In most cases, the increased premiums which shipowners are being asked to pay by their P&I clubs are justified, and are a vital factor in maintaining a solvent marine mutual market, according to Michael Butler
, an insurance partner at leading business adviser and accountant, Moore Stephens.
Writing in the latest issue of the Moore Stephens shipping
newsletter, Bottom Line
, Butler says, “The arguments advanced in favour of lower increases – or no increases at all – encompass everything from a buoyant shipping industry to a recovering investment market. This year, in addition, they include the argument that, since most clubs are satisfied that they are well-placed to meet the risk-based Solvency II capital adequacy regime introduced in the UK by the Financial Services Authority
, why do they need more money?
“In most cases, the arguments are not justified. Individual owners will always have individual issues with individual clubs, but the essence of P&I is its mutuality. And while different clubs have different philosophies on how best to use their investment returns in the interest of members, the fact remains that investment income should never be used to massage or distort underwriting results, which are the heart of P&I.
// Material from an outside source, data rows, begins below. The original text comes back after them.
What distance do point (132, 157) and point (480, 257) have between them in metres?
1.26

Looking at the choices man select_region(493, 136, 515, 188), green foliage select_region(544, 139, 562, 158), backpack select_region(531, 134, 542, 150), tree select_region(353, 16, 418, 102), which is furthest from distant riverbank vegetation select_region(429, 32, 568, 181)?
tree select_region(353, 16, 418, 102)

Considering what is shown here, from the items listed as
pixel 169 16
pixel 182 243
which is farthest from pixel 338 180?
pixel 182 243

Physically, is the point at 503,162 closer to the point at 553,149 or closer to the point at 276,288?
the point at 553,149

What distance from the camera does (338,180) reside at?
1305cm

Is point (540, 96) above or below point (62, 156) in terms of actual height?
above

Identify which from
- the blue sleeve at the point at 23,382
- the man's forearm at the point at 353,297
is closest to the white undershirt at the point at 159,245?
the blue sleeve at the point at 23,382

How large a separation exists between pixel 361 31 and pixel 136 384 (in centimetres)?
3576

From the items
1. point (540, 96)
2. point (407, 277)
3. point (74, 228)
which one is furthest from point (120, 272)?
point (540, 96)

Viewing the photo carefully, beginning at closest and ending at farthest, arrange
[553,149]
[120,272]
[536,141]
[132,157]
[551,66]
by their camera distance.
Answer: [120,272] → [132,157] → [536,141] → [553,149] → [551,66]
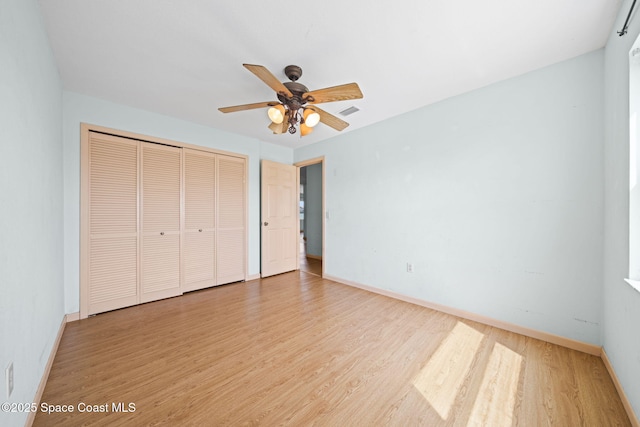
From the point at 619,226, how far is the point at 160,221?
4.47 m

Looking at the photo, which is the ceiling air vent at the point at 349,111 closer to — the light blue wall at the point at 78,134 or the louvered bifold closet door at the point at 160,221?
the light blue wall at the point at 78,134

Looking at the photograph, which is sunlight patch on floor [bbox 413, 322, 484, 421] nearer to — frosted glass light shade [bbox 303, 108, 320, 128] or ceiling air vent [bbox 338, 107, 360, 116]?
frosted glass light shade [bbox 303, 108, 320, 128]

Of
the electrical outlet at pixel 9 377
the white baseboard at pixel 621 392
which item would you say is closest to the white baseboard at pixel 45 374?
the electrical outlet at pixel 9 377

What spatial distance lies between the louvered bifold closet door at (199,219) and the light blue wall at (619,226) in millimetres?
4177

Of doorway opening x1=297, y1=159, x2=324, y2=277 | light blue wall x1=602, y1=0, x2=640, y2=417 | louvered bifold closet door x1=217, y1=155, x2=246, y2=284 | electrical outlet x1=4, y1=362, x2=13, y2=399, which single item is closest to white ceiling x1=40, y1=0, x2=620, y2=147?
light blue wall x1=602, y1=0, x2=640, y2=417

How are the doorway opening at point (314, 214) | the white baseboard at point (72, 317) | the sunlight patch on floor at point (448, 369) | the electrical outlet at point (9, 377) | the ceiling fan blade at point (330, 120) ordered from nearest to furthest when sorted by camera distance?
the electrical outlet at point (9, 377)
the sunlight patch on floor at point (448, 369)
the ceiling fan blade at point (330, 120)
the white baseboard at point (72, 317)
the doorway opening at point (314, 214)

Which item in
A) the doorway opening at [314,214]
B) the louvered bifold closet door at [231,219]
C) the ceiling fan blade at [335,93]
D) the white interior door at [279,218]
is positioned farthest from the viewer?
the doorway opening at [314,214]

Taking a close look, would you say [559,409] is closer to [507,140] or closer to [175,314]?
[507,140]

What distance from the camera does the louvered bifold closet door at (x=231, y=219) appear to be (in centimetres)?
376

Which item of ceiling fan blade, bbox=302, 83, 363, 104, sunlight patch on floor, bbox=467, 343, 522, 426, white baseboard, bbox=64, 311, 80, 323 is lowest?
sunlight patch on floor, bbox=467, 343, 522, 426

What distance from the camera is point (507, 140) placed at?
2332 mm

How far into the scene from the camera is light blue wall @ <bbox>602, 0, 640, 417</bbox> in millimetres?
1353

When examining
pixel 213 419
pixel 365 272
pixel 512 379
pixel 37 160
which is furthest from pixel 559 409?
pixel 37 160

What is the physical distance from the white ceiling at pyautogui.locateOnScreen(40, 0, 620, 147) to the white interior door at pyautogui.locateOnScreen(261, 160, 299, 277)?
73.6 inches
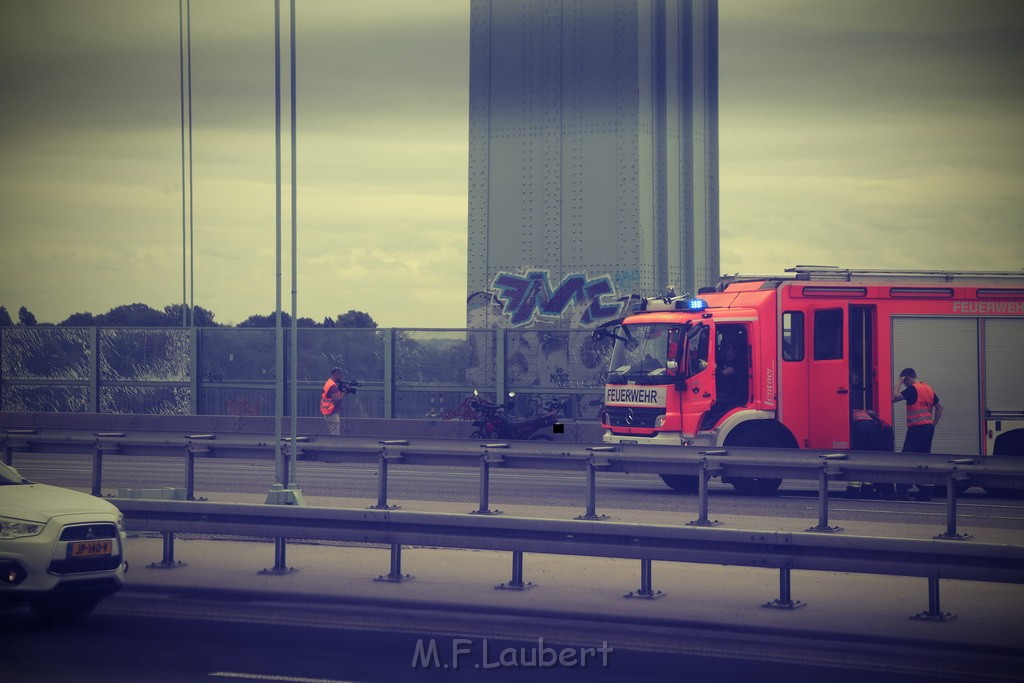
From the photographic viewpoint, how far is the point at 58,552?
9266 mm

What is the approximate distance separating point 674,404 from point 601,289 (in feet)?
39.7

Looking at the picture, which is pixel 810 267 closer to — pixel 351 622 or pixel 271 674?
pixel 351 622

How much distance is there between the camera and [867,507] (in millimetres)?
18016

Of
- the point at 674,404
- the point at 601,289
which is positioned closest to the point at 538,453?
the point at 674,404

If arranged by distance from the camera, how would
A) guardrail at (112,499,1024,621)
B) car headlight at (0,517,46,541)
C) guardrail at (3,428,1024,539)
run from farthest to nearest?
guardrail at (3,428,1024,539), car headlight at (0,517,46,541), guardrail at (112,499,1024,621)

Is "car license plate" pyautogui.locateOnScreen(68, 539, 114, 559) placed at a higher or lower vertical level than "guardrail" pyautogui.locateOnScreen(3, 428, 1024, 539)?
lower

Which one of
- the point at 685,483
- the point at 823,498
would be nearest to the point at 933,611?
the point at 823,498

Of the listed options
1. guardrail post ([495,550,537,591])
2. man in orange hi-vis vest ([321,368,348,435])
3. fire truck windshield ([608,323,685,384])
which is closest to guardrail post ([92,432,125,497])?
guardrail post ([495,550,537,591])

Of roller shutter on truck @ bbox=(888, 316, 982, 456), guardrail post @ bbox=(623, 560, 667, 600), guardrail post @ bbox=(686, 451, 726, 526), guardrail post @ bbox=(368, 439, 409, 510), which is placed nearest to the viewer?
guardrail post @ bbox=(623, 560, 667, 600)

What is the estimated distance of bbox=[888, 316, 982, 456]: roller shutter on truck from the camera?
20219 mm

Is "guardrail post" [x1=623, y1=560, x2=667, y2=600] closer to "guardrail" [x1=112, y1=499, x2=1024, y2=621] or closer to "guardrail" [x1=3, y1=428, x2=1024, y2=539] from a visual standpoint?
"guardrail" [x1=112, y1=499, x2=1024, y2=621]

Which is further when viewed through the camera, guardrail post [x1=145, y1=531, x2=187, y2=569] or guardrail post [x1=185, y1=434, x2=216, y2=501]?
guardrail post [x1=185, y1=434, x2=216, y2=501]

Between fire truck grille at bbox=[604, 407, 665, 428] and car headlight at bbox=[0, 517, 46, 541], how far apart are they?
12.3m

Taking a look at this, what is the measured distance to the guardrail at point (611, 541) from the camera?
29.8 ft
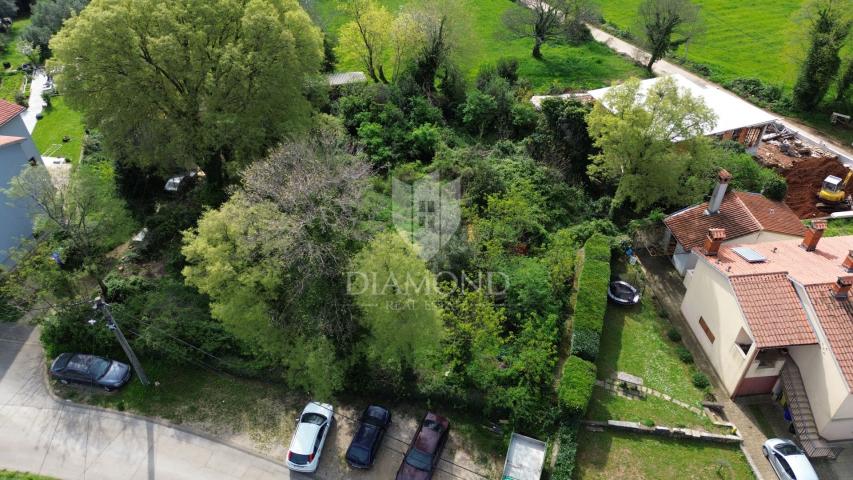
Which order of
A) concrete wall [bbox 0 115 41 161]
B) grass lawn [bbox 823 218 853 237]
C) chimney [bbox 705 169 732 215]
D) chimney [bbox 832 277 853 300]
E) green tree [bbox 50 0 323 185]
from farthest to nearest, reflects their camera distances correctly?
grass lawn [bbox 823 218 853 237] < concrete wall [bbox 0 115 41 161] < chimney [bbox 705 169 732 215] < green tree [bbox 50 0 323 185] < chimney [bbox 832 277 853 300]

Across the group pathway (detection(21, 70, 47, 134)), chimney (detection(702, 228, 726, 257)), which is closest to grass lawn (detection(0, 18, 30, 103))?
pathway (detection(21, 70, 47, 134))

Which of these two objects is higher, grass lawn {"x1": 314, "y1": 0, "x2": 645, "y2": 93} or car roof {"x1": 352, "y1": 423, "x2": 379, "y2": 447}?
grass lawn {"x1": 314, "y1": 0, "x2": 645, "y2": 93}

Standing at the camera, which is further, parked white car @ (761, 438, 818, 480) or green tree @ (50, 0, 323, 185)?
green tree @ (50, 0, 323, 185)

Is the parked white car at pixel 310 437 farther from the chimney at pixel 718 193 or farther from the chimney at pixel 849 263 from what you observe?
the chimney at pixel 849 263

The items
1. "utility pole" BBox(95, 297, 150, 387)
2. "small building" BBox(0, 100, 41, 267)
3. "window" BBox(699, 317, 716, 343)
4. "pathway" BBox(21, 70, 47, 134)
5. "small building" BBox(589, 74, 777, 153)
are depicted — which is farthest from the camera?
"pathway" BBox(21, 70, 47, 134)

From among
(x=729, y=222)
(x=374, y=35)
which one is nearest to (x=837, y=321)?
(x=729, y=222)

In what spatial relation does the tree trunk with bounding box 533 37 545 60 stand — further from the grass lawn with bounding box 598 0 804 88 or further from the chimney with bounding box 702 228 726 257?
the chimney with bounding box 702 228 726 257

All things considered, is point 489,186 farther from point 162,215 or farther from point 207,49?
point 162,215

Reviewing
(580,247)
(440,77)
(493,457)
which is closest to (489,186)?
(580,247)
“Strong freight markets and a generally buoyant shipping industry, meanwhile, do not translate, historically, into lower P&I premiums. The more ships there are trading, the greater the scope for a potential increase in casualties. Put bluntly, more ships must inevitably mean more claims. And if the cost of meeting claims increases, then so must the premiums
“The so-called ‘churn effect’ must also be taken into account. All clubs want to get more and more modern tonnage onto their books. But old ships attract generally much higher levels of premium than new ones. With so much new tonnage on the market, and much more waiting in the yards, rating of this business will be a key issue in P&I for some years to come.
“Finally, there is the argument about Solvency II. Although it is not expected to come into effect before 2010, at the earliest, it is incumbent on the insurance industry
– and that includes the P&I clubs - to familiarise itself now with the issues at stake. Almost half of the International Group of P&I Clubs will already be familiar with strict financial regulation, since they are regulated by the FSA. And FSA-regulated insurers have already been required to meet Enhanced Capital Requirements and to develop their own Individual Capital Adequacy Standards, based on principles similar to those that seem to be developing under Solvency II.
“In short, most clubs are now ready for something like Solvency II. That fact alone should serve as a singular reminder that the clubs generally are in good financial health. And if the price to be paid for that is increased premiums, it might be deemed a price worth paying.”